In his powerful book, Atul Gawande, author of ‘Being Mortal’, addresses the conflict that exists between healing of a body part and wellbeing of the whole. He acknowledges the sometimes-competing desires to free the body from the ravages of disease whilst also allowing the patient to retain function for active engagement in the world. We needed the toe wound to heal; we didn’t want his mind and body to grind to a halt.

The little people in the NHS

Toes are valuable; their loss is lamented. The little people in the NHS are precious: the infantry are the tip of the spear of a modern army. I am speaking from experience here: fourteen years ago I wrote a column entitled “the view from the bottom rung (of nursing)” and I am still there now, providing bedside care.

From this vantage point, I have been privileged to see medical teams comprising surgeons, consultants, registrars, specialist nurses, pharmacists, administrators, ward nurses, radiographers, physiotherapists, carers,

cleaners, porters and catering staff work together like a well-oiled engine.

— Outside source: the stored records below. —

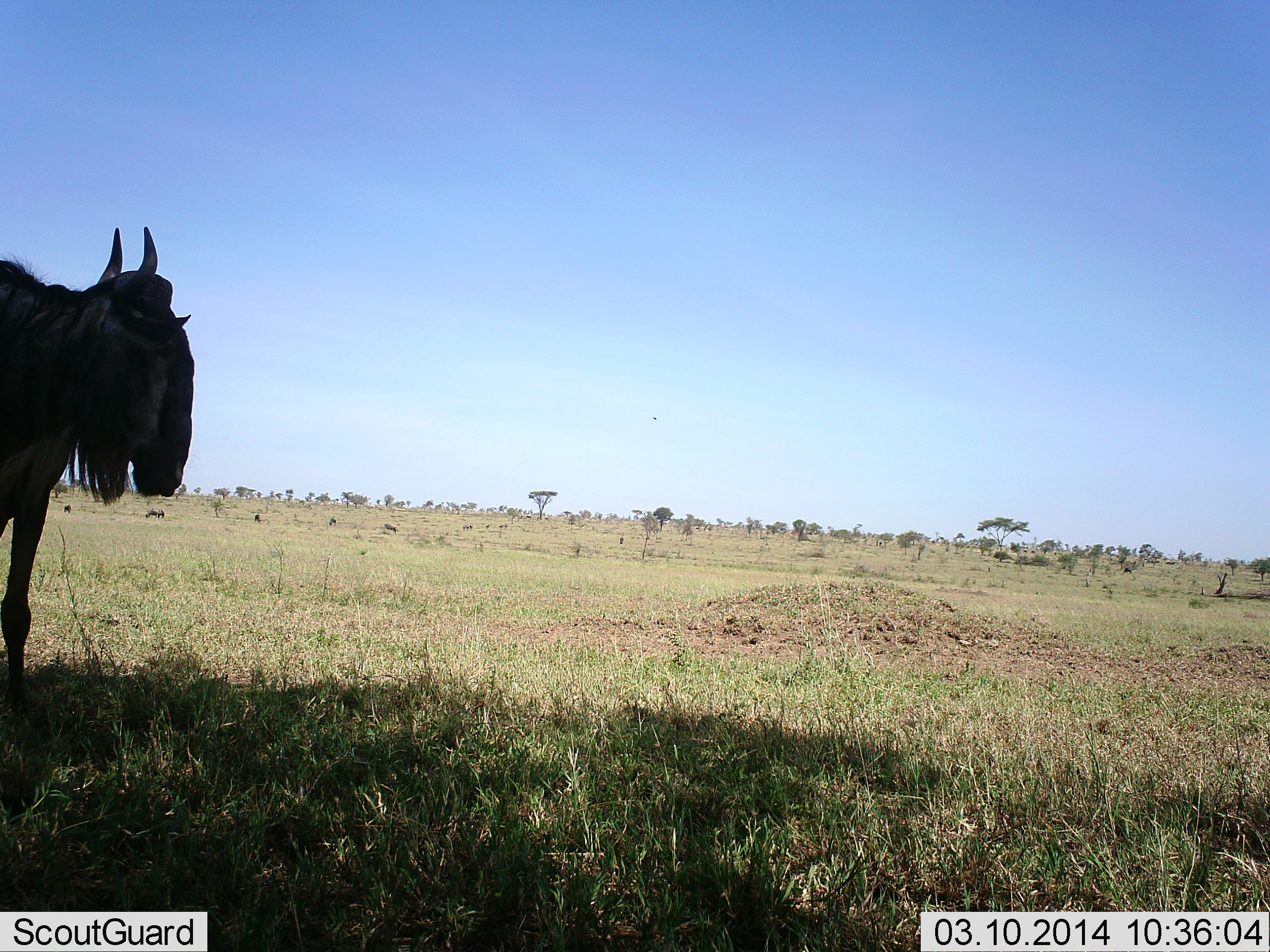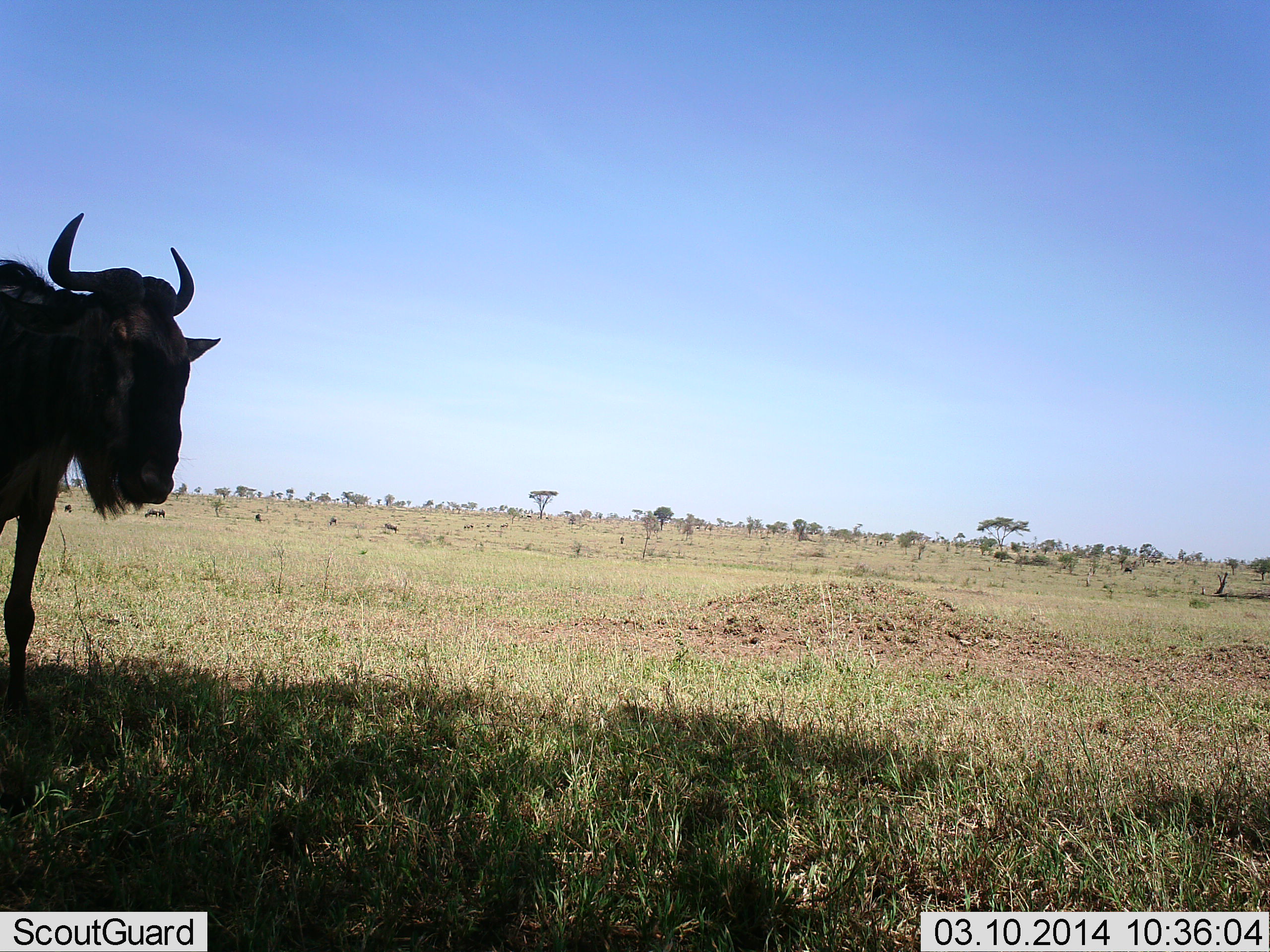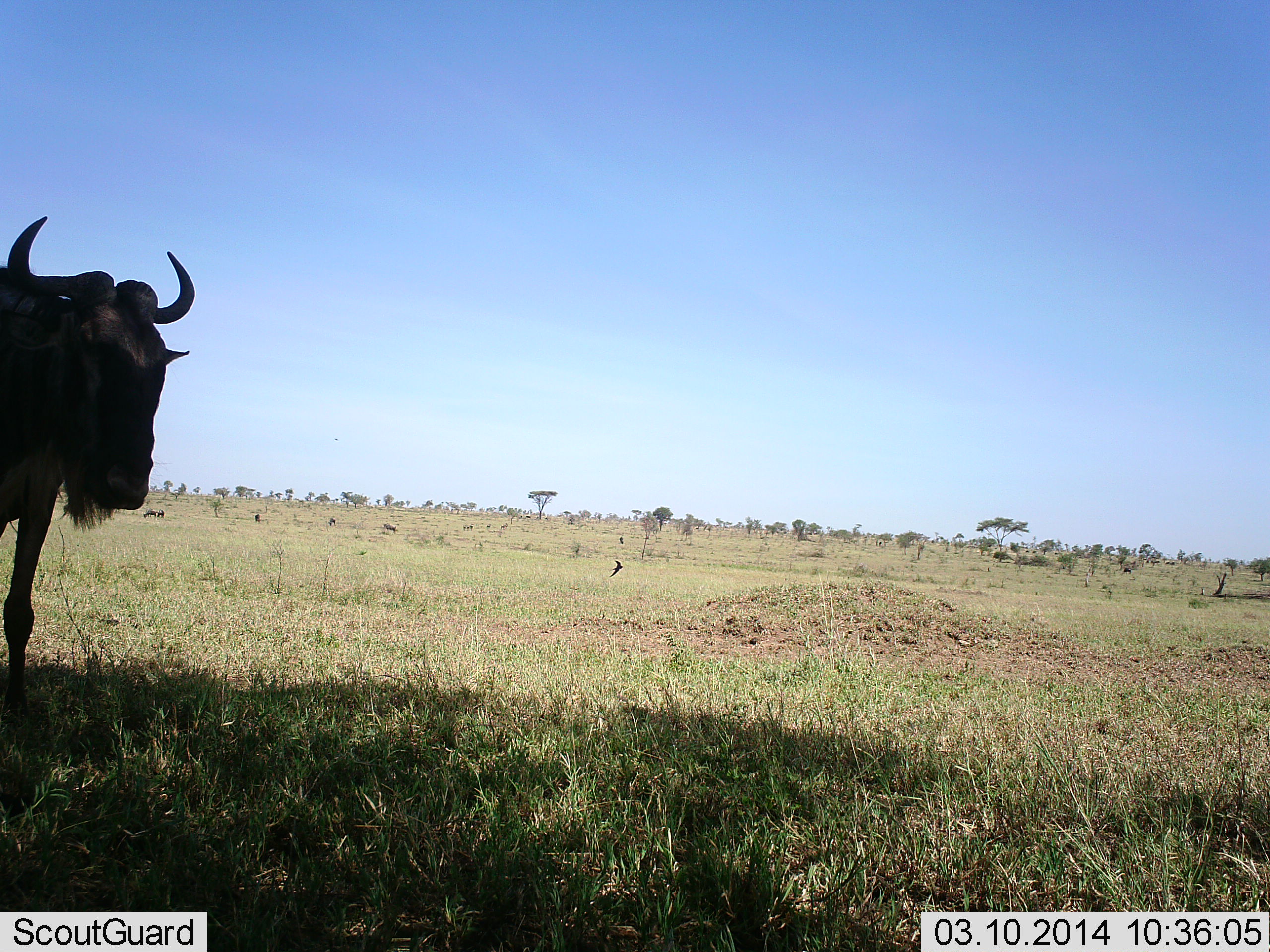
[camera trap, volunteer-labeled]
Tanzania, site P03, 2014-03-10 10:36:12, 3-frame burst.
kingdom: Animalia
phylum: Chordata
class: Mammalia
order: Artiodactyla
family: Bovidae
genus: Connochaetes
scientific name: Connochaetes taurinus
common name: blue wildebeest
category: wildebeest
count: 1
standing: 90%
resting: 0%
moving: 0%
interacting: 0%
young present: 0%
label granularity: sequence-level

However brilliant the surgical technique may have been, recovery depends on post-operative wound care, good nutrition, a clean ward environment and a tailored exercise programme.

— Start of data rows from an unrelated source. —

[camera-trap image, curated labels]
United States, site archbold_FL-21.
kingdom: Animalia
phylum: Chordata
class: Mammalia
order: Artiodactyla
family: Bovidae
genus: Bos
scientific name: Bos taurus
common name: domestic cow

It’s important, however, to toe the line. Just as a toe must remember that it is a toe and not a heart, nurses shouldn’t try to be doctors. Doctor’s orders still have an important role in healthcare, though they should be evidence-based and take into account the views of the multidisciplinary team. Over-emphasis on a toe wound can negatively rule a post-operative patient’s life, hindering his general wellbeing; nurses with exaggerated feelings of self-importance may threaten the working of the medical team as a whole.

I have witnessed one A&E consultant leave his job because the senior nurses would not allow him to make decisions; another nurse deemed herself too important to care for the less sick patients. Many of my colleagues opt to carry out ‘important paperwork’ after a few years in the profession, leaving nursing care to junior staff.

In terms of salary and status, the NHS does mark out the ‘little people’. In terms of our value to the patient and his medical progress, we are as important as any other member of the team. Once we have the right attitude towards our position in the body that is the NHS, we can perform brilliantly without being puffed up.